4. Aucune sauvegarde régulière
Pas de backup signifie que si votre site est piraté, crash, ou si votre hébergeur a un problème, vous perdez tout. Tout. Le contenu, les données clients, les commandes.
Correction : Sauvegarde automatique quotidienne, stockée sur un serveur externe (pas sur le même hébergeur).
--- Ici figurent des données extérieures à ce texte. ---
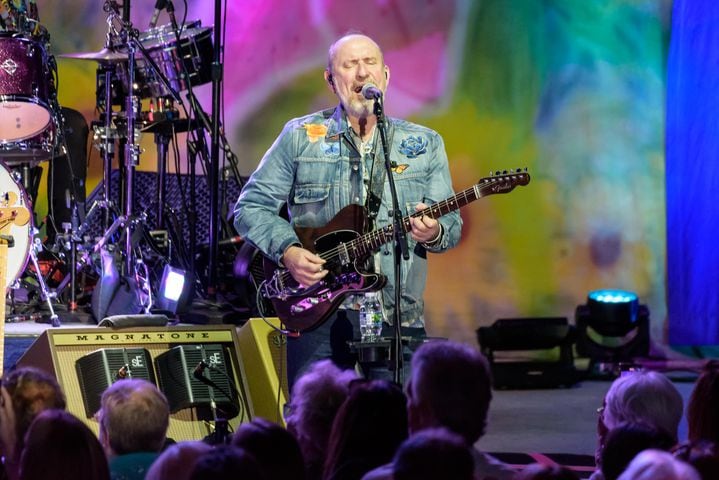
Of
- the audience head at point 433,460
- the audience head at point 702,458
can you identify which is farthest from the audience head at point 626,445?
the audience head at point 433,460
Testez la restauration au moins une fois par trimestre. Vérifiez que votre hébergeur propose des snapshots.
5. Injection SQL
Si vos formulaires ne valident pas les entrées utilisateur, un attaquant peut injecter du code SQL et accéder à votre base de données. Il peut lire, modifier ou supprimer toutes vos données.
Correction : Utilisez des requêtes préparées (prepared statements) dans votre code. Ne construisez jamais de requêtes SQL en concaténant des variables utilisateur. Si vous utilisez un framework (Laravel, Symfony, Django), il gère cela nativement — utilisez-le correctement.
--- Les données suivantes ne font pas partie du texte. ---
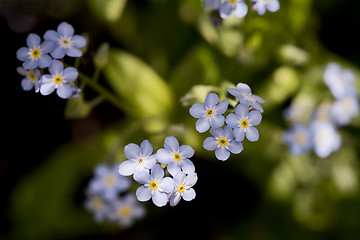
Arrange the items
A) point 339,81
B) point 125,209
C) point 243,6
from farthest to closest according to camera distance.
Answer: point 339,81
point 125,209
point 243,6

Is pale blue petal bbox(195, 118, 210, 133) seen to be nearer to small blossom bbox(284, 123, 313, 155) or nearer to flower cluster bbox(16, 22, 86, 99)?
flower cluster bbox(16, 22, 86, 99)

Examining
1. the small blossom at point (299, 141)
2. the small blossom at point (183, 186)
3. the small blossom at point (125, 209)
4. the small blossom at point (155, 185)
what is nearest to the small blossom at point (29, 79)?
the small blossom at point (155, 185)

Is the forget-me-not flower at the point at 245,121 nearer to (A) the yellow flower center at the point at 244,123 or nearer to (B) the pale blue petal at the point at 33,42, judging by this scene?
(A) the yellow flower center at the point at 244,123

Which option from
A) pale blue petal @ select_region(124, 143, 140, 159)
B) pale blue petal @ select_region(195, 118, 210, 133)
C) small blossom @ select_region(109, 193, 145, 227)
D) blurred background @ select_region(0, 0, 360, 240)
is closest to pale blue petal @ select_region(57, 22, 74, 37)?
pale blue petal @ select_region(124, 143, 140, 159)

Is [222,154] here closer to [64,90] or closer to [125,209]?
[64,90]

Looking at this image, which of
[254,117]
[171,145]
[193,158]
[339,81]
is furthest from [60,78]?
[339,81]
6. Pas de firewall applicatif (WAF)
Votre site est exposé directement à Internet sans filtre. Les attaques DDoS, les injections, les bots malveillants — tout passe.
Correction : Mettez un WAF devant votre site. Cloudflare propose un plan gratuit qui bloque déjà 90 % des attaques courantes. L’installation prend 30 minutes.
7. Permissions de fichiers trop larges
Les fichiers de votre serveur sont accessibles en écriture par tout le monde (chmod 777). Un attaquant qui trouve une faille peut modifier n’importe quel fichier, y compris injecter du code malveillant.
Correction : Réglez les permissions correctement (644 pour les fichiers, 755 pour les dossiers). Le fichier wp-config.php (WordPress) doit être en 400 ou 440.
8. Formulaire de contact sans protection anti-spam
Sans captcha ou honeypot, votre formulaire de contact est inondé de spam, et pire — il peut être utilisé comme relais pour envoyer du phishing depuis votre domaine.
Correction : Ajoutez un honeypot (champ invisible) et un reCAPTCHA. Limitez le nombre de soumissions par IP. Validez les données côté serveur.
9. Pas de monitoring ni d’alertes
Votre site a été piraté il y a 3 semaines. Vous ne le savez pas encore. Personne ne surveille, personne n’est alerté.
Correction : Mettez en place un monitoring basique : UptimeRobot (gratuit) pour la disponibilité, Google Search Console pour détecter les problèmes de sécurité signalés par Google, et des alertes email pour les connexions suspectes à l’administration.
10. Données sensibles en clair dans le code
Clés API, mots de passe de base de données, tokens d’authentification — stockés en dur dans le code source, parfois même dans un dépôt Git public.
Correction : Utilisez des variables d’environnement (.env). Ne commitez jamais de fichiers contenant des secrets. Vérifiez votre historique Git avec des outils comme GitGuardian.
Sécuriser un site coûte entre 500 et 2 000 € (audit + corrections). Récupérer un site piraté coûte entre 2 000 et 10 000 € — sans compter la perte de chiffre d’affaires, la réputation endommagée et les potentielles sanctions RGPD. La prévention est toujours moins chère que la guérison.
Comment auditer votre site en 30 minutes
- Vérifiez le cadenas HTTPS dans votre navigateur.
- Testez vos mots de passe sur haveibeenpwned.com.
- Lancez un scan sur securityheaders.com pour vérifier vos en-têtes HTTP.
- Vérifiez la version de votre CMS et de vos plugins.
- Testez votre dernière sauvegarde en la restaurant sur un environnement de test.
- Passez votre site sur Google PageSpeed Insights (section sécurité).
Les bonnes pratiques à adopter dès maintenant
- Mises à jour mensuelles du CMS et des plugins.
- Sauvegardes automatiques quotidiennes sur un stockage externe.
- 2FA sur tous les comptes administrateurs.
- Monitoring de disponibilité et alertes.
- Audit de sécurité annuel par un professionnel.
- Formation basique de votre équipe (phishing, mots de passe).
Conclusion
La sécurité web n’est pas un luxe réservé aux grandes entreprises. Les attaques ciblent en priorité les sites les moins protégés — et ce sont souvent ceux des PME. Les corrections sont simples, peu coûteuses, et protègent votre business, vos clients et votre réputation.